2.17. Eiser heeft gesteld dat verweerder niet tot handhaving kon overgaan omdat tijdens de hoorzitting aan de orde is geweest dat nog zou worden gesproken over mogelijkheden om de tent, indien dit bijvoorbeeld door weersomstandigheden nodig zou zijn, langer te kunnen laten staan. Vaststaat dat de tent in 2002 en 2003 in totaal circa 10 maanden op de betreffende plaats heeft gestaan, zonder dat de daarvoor benodigde bouwvergunning was aangevraagd. Verweerder was daardoor bevoegd om handhavend op te treden. Ten aanzien van de verbeurde dwangsom overweegt de rechtbank dat eiser geen belang meer heeft bij een rechterlijk oordeel omdat verweerder bij brief van 14 oktober 2004 aan eiser heeft laten weten dat de dwangsom wegens verjaring niet zal worden geïnd.

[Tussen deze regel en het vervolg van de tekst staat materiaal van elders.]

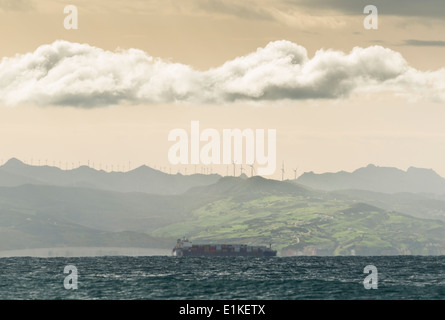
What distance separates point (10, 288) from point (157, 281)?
122 feet
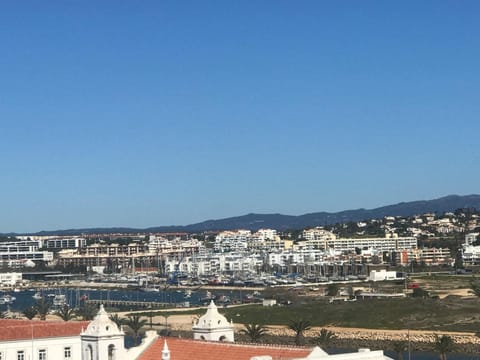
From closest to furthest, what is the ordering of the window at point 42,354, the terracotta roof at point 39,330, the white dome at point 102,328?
1. the white dome at point 102,328
2. the terracotta roof at point 39,330
3. the window at point 42,354

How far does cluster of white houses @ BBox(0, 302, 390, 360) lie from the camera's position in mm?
33312

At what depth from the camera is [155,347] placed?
3709 cm

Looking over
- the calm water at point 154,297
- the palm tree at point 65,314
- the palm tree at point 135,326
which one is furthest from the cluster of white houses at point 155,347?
the calm water at point 154,297

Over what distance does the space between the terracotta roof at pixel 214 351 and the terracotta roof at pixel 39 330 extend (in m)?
13.2

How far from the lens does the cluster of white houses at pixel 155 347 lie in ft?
109

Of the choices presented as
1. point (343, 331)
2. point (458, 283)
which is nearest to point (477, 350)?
point (343, 331)

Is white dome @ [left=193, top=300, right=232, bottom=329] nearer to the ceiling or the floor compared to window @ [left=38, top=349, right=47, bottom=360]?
nearer to the ceiling

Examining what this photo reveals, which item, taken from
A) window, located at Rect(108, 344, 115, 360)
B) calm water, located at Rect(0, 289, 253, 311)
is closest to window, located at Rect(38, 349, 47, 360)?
window, located at Rect(108, 344, 115, 360)

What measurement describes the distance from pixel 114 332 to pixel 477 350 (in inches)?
1946

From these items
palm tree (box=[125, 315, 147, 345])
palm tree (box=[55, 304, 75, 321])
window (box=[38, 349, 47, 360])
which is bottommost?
palm tree (box=[125, 315, 147, 345])

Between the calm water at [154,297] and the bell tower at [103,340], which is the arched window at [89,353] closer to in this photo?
the bell tower at [103,340]

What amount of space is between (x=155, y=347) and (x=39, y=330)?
46.1 ft

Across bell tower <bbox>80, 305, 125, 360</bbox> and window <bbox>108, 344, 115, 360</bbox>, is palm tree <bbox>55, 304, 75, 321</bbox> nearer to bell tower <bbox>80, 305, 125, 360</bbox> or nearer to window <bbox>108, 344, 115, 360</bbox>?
bell tower <bbox>80, 305, 125, 360</bbox>

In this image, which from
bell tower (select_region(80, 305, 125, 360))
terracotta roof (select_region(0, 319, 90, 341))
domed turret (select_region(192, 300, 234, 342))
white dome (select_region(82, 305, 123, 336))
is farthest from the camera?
terracotta roof (select_region(0, 319, 90, 341))
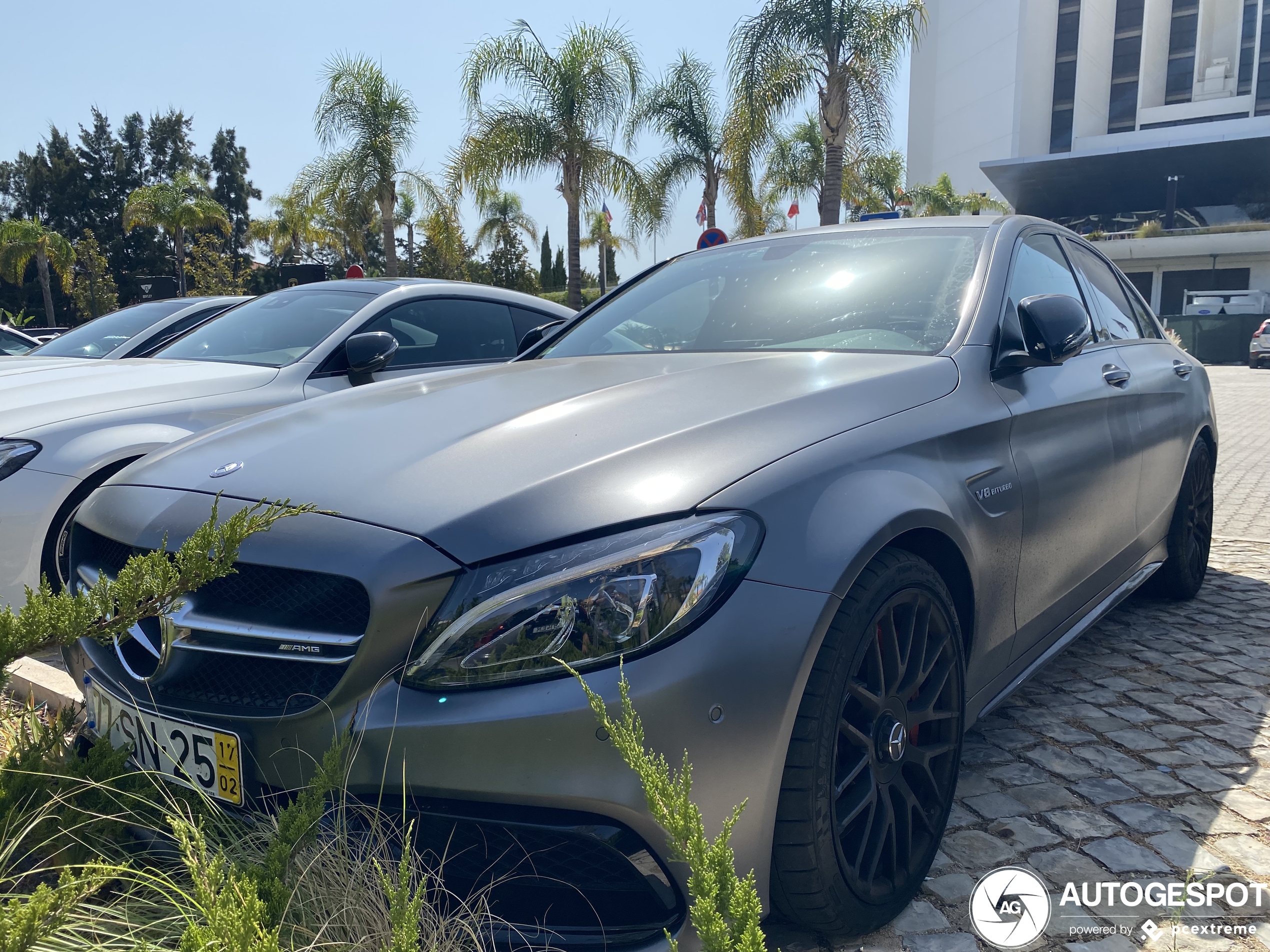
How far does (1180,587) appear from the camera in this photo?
4461 millimetres

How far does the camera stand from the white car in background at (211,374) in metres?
3.69

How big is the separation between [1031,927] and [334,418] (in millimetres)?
1990

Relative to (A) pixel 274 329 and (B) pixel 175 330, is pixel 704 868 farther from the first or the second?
(B) pixel 175 330

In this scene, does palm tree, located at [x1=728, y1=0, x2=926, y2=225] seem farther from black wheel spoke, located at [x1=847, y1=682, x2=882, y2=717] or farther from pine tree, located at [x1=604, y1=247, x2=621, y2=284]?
pine tree, located at [x1=604, y1=247, x2=621, y2=284]

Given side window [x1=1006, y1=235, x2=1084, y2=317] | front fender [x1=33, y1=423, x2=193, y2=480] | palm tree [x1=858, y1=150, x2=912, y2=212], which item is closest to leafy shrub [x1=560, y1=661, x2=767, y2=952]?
side window [x1=1006, y1=235, x2=1084, y2=317]

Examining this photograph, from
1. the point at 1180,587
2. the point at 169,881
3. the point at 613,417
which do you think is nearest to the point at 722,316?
the point at 613,417

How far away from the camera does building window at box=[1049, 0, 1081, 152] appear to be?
205ft

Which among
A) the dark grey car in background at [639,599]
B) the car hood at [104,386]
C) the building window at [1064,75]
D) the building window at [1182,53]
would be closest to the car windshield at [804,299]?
the dark grey car in background at [639,599]

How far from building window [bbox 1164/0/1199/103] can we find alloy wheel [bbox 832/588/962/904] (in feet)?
243

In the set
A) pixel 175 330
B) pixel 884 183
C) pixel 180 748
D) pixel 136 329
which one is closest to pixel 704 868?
pixel 180 748

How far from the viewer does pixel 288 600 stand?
175cm

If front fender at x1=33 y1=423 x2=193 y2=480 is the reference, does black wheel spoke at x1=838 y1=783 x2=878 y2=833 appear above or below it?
below

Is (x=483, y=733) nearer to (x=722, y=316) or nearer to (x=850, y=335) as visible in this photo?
(x=850, y=335)
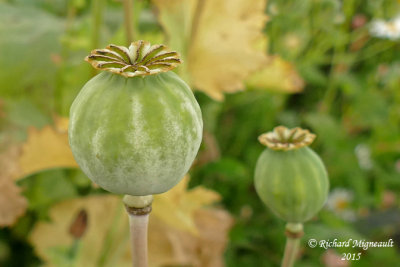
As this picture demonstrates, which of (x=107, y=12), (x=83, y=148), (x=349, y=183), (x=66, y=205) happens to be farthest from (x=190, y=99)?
(x=349, y=183)

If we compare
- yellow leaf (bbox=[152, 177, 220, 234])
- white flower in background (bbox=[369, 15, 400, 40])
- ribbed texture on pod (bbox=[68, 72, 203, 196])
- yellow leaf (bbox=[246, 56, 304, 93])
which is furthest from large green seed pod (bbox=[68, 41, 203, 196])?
white flower in background (bbox=[369, 15, 400, 40])

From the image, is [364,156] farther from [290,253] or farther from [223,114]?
[290,253]

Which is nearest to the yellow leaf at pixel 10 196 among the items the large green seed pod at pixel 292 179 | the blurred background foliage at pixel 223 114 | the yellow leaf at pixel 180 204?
the blurred background foliage at pixel 223 114

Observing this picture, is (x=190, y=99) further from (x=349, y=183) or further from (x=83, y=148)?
(x=349, y=183)

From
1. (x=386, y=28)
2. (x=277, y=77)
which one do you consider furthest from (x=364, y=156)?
(x=277, y=77)

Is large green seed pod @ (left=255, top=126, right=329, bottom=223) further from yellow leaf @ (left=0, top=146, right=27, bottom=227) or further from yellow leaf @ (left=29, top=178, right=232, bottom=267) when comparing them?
yellow leaf @ (left=0, top=146, right=27, bottom=227)

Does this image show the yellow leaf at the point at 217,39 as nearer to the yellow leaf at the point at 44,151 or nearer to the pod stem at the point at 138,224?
the yellow leaf at the point at 44,151
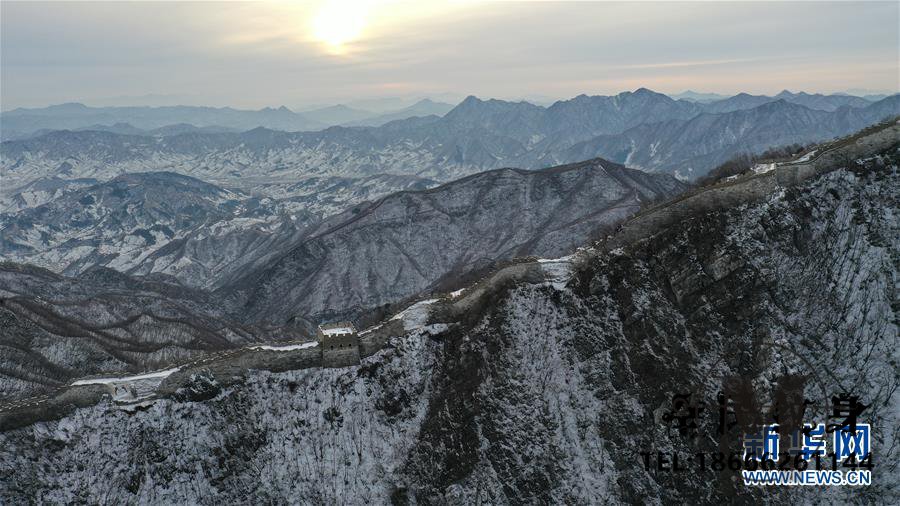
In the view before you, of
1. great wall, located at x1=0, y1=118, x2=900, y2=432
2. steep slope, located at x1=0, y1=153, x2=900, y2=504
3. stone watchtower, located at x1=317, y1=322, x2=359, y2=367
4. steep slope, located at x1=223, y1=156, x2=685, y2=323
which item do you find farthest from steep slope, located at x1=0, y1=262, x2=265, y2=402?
stone watchtower, located at x1=317, y1=322, x2=359, y2=367

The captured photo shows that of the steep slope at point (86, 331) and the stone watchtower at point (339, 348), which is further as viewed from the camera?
the steep slope at point (86, 331)

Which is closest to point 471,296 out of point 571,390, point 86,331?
point 571,390

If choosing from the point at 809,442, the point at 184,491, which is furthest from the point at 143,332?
the point at 809,442

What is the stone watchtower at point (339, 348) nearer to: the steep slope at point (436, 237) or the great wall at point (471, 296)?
the great wall at point (471, 296)

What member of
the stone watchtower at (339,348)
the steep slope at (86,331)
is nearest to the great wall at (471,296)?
the stone watchtower at (339,348)

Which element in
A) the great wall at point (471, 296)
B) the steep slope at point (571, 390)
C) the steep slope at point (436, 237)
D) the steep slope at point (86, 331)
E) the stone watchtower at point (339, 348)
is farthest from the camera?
the steep slope at point (436, 237)

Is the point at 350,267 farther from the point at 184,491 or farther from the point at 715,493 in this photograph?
the point at 715,493
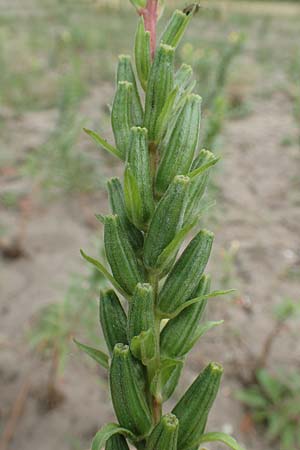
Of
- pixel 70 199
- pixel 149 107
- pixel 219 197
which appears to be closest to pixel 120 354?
pixel 149 107

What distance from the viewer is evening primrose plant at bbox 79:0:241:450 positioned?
2.68 feet

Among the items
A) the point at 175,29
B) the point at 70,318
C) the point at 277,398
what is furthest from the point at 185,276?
the point at 277,398

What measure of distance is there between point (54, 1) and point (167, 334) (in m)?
11.2

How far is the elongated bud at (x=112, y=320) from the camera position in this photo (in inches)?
35.5

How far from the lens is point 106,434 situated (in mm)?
797

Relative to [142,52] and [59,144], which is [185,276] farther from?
[59,144]

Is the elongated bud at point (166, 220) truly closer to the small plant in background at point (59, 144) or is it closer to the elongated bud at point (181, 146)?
the elongated bud at point (181, 146)

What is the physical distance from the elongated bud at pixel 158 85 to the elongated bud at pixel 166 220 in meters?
0.12

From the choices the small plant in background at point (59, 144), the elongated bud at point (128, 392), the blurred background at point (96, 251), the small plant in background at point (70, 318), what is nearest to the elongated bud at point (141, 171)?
the elongated bud at point (128, 392)

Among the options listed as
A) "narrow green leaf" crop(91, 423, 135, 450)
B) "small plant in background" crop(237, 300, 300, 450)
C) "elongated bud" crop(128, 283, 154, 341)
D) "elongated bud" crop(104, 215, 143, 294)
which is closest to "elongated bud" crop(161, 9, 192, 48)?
"elongated bud" crop(104, 215, 143, 294)

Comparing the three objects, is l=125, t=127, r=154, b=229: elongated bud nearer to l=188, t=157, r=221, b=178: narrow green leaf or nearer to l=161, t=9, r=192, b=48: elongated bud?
l=188, t=157, r=221, b=178: narrow green leaf

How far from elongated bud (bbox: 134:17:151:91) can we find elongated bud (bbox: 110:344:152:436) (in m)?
0.48

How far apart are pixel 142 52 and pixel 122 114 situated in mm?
115

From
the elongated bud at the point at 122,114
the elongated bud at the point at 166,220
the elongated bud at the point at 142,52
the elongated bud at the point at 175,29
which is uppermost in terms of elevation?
the elongated bud at the point at 175,29
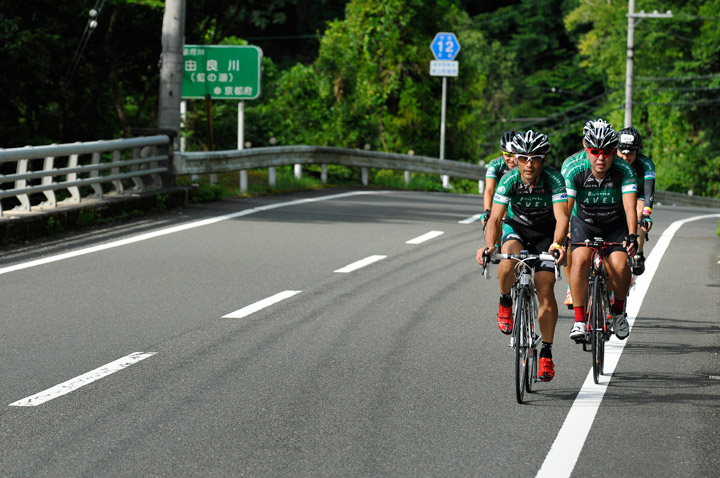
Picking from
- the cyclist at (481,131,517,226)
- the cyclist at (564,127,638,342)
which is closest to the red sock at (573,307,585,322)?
the cyclist at (564,127,638,342)

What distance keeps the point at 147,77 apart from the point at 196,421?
2195 centimetres

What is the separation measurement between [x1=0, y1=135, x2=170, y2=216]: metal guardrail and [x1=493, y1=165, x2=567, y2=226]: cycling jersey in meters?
7.47

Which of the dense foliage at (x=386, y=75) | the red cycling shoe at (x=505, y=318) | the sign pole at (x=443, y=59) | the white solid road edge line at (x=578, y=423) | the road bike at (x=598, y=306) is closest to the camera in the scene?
the white solid road edge line at (x=578, y=423)

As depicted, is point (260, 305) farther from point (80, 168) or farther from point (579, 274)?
point (80, 168)

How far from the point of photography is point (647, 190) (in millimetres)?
9719

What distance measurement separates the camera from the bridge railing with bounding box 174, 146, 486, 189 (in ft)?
63.4

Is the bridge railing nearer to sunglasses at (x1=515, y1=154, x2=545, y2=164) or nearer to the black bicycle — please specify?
the black bicycle

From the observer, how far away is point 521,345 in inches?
272

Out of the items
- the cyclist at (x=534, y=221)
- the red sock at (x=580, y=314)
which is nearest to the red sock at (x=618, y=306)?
the red sock at (x=580, y=314)

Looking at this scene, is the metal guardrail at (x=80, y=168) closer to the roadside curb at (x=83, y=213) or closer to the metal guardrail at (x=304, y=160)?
the roadside curb at (x=83, y=213)

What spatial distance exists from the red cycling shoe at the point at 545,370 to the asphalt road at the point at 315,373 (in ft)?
0.27

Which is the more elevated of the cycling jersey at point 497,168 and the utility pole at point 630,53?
the utility pole at point 630,53

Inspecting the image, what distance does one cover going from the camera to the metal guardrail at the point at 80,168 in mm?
13836

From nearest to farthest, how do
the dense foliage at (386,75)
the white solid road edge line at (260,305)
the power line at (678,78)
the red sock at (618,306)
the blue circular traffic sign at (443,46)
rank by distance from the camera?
the red sock at (618,306), the white solid road edge line at (260,305), the dense foliage at (386,75), the blue circular traffic sign at (443,46), the power line at (678,78)
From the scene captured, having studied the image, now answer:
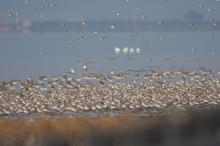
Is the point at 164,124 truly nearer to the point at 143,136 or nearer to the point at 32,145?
the point at 143,136

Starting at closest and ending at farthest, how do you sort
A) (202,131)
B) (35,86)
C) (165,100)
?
(202,131)
(165,100)
(35,86)

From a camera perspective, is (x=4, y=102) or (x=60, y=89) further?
(x=60, y=89)

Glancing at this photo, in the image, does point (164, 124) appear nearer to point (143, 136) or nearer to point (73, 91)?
point (143, 136)

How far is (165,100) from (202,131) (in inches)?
1744

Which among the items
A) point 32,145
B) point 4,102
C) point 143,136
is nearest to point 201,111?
point 143,136

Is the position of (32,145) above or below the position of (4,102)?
above

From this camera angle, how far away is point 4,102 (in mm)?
44531

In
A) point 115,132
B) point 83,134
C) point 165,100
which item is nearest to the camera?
point 115,132

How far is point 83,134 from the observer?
15.8ft

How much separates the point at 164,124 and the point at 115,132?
73cm

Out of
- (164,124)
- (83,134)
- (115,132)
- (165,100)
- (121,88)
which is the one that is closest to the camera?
(164,124)


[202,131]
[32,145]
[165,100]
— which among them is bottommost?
[165,100]

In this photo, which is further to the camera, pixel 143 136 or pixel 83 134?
pixel 83 134

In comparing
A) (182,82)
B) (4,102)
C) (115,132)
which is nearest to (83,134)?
(115,132)
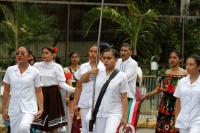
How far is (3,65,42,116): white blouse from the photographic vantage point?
1036 centimetres

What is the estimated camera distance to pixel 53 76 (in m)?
12.8

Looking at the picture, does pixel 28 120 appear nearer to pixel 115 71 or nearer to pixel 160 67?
pixel 115 71

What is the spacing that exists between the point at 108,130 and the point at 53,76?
332 cm

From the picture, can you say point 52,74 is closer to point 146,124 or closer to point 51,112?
point 51,112

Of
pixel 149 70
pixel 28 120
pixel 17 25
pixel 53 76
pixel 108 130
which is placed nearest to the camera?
pixel 108 130

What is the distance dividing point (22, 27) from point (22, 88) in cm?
804

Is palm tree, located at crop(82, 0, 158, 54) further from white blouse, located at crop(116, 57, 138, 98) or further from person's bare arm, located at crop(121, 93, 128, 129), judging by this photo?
person's bare arm, located at crop(121, 93, 128, 129)

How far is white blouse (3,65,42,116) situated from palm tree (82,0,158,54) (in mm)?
8932

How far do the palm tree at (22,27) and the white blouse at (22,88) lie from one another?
762cm

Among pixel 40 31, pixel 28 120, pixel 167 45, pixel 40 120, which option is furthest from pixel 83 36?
pixel 28 120

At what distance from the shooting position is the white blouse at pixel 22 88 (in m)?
10.4

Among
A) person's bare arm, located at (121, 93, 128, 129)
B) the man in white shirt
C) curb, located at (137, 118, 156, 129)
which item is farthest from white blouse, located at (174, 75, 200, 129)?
curb, located at (137, 118, 156, 129)

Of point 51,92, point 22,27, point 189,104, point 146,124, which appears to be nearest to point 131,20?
point 22,27

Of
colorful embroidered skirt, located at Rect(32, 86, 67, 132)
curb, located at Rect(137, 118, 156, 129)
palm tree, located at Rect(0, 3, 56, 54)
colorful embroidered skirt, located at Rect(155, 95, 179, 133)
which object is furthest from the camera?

2.18. Ten aanzien van de mogelijkheden om de tent toch gedurende een langere periode te laten staan dan 31 dagen per jaar, heeft verweerder aangegeven dat eiser een aanvraag kan doen om overeenkomstig artikel 17 Wet op de Ruimtelijke Ordening voor een bepaalde termijn vrijstelling te krijgen van het bestemmingsplan. Eiser heeft bezwaar tegen deze mogelijkheid omdat daardoor mogelijk opnieuw problemen ontstaan met de derde partij. Dit bezwaar kan verweerder niet worden tegengeworpen. Het ligt niet in de macht van verweerder om te voorkomen dat tegen een eventuele tijdelijke vrijstelling bezwaren worden aangevoerd door de derde partij.
2.19. Voor een veroordeling in de proceskosten is geen aanleiding.
3. Beslissing
De rechtbank verklaart het beroep ongegrond.
Deze uitspraak is gedaan door mr. A.P.M. van Rijn, lid van de enkelvoudige kamer, in tegenwoordigheid van mr. M. Hekelaar, als griffier en uitgesproken in het openbaar op 11 april 2005.
Afschrift verzonden op:
RECHTSMIDDEL
Tegen deze uitspraak staat hoger beroep open bij de Afdeling bestuursrechtspraak van de Raad van State, Postbus 20019, 2500 EA Den Haag. Het hoger beroep dient te worden ingesteld door het indienen van een beroepschrift binnen zes weken onmiddellijk liggend na de dag van verzending van de uitspraak door de griffier.